ことの「信任」に足る事態だと思ってしまった。というか、思いたかったのである。あらゆる面倒なことを嫌う、すべてを「うまく」やってほしいと、不満だけ言う大衆の思考停止が、ここから始まった。
私はこれから、何年間かの間、日本は非常な<危機>に直面するのではないか、という予感を感じる。それは、安倍首相の<狂気>を、誰も気付けない間に、彼が非常な高みにかけあがる(まさに、蓑田胸喜だ orz)。

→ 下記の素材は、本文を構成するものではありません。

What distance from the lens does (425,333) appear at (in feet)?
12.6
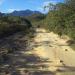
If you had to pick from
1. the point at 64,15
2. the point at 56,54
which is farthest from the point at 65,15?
the point at 56,54

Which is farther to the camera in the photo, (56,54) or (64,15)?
(64,15)

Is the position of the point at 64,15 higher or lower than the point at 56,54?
higher

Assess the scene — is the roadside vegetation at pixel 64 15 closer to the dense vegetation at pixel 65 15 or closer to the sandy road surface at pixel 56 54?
the dense vegetation at pixel 65 15

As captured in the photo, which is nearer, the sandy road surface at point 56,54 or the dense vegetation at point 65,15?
the sandy road surface at point 56,54

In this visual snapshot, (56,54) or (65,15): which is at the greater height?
(65,15)

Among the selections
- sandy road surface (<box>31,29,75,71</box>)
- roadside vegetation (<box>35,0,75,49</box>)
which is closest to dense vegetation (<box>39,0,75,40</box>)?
roadside vegetation (<box>35,0,75,49</box>)

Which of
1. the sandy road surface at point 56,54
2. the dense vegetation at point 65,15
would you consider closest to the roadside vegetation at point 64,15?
the dense vegetation at point 65,15

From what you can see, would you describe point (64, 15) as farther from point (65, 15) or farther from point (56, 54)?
point (56, 54)

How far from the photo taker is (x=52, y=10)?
115 ft

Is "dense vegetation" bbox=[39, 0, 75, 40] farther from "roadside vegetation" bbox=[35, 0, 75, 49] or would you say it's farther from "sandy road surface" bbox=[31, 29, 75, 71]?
"sandy road surface" bbox=[31, 29, 75, 71]

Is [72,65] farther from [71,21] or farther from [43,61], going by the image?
[71,21]

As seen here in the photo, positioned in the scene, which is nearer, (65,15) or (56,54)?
(56,54)

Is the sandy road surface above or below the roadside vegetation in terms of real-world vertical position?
below

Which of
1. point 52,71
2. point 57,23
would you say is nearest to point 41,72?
point 52,71
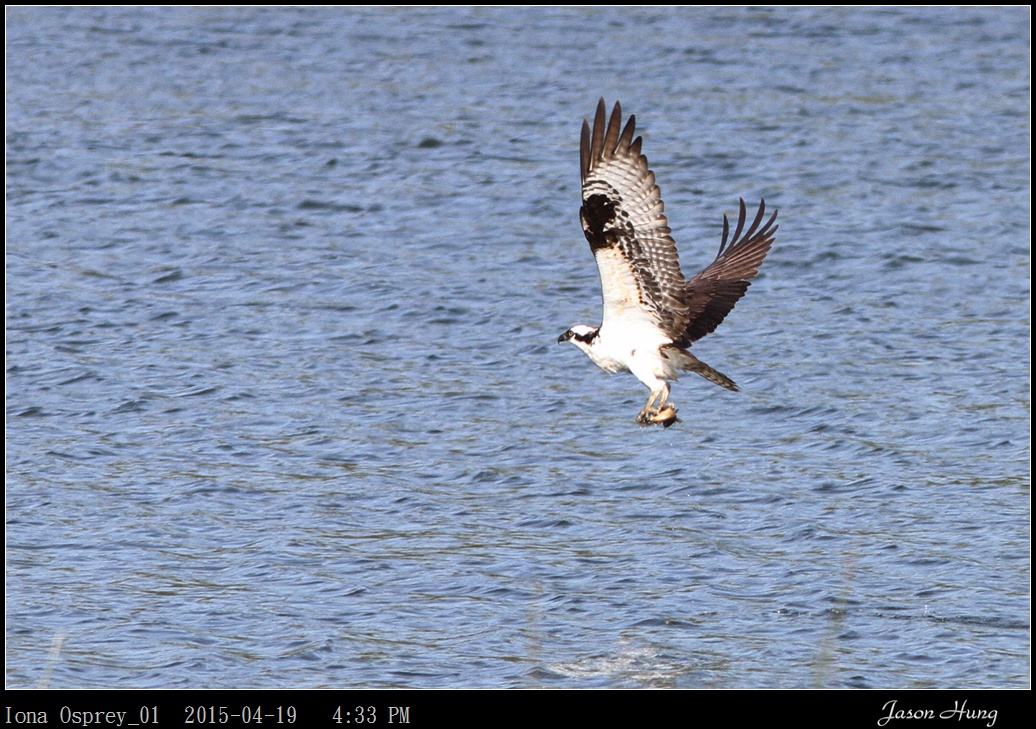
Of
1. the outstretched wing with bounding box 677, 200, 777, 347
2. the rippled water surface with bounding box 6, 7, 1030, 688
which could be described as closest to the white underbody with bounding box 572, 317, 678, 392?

ただ、最後に一筋の光明があるとするなら、以下であろう。

「最も重視した政策は何か」尋ねたところ、「景気・雇用対策」と答えた人が最も多く、31%でした。
次いで「原発などエネルギー政策」が22%、「医療・福祉の充実」が21%、「首都直下地震など防災対策」が8%、「教育・子育て支援」が7%、「東京オリンピックの準備」が4%でした。
このうち最も多かった「景気・雇用対策」と答えた人のうち、60%余りが、舛添さんに投票したとしています。
一方、宇都宮さんや田母神さん、細川さんに投票したという人は、それぞれ10%前後にとどまりました。
次に多かった「原発などエネルギー政策」と答えた人の投票先は、原発のない社会の実現を訴えた細川さんが60%余り、宇都宮さんがおよそ20%と、分かれました。一方、舛添さんはおよそ10%にとどまりました。
http://www.nhk.or.jp/shutoken-news/20140209/4919531.html

こうやって見ると、今の安倍政権の金融政策への「信頼」が、同様に選挙結果にもあらわれていると考えざるをえない。しかし、上記で見る限り、必ずしも、原発への注目は低くなかったし、その6割が細川さん支持だったという結果は、間違いなく、細川さんの訴えを都民の多くが賛同した、ということが見てとれる。ここだけは、強調することを忘れてはならないであろう。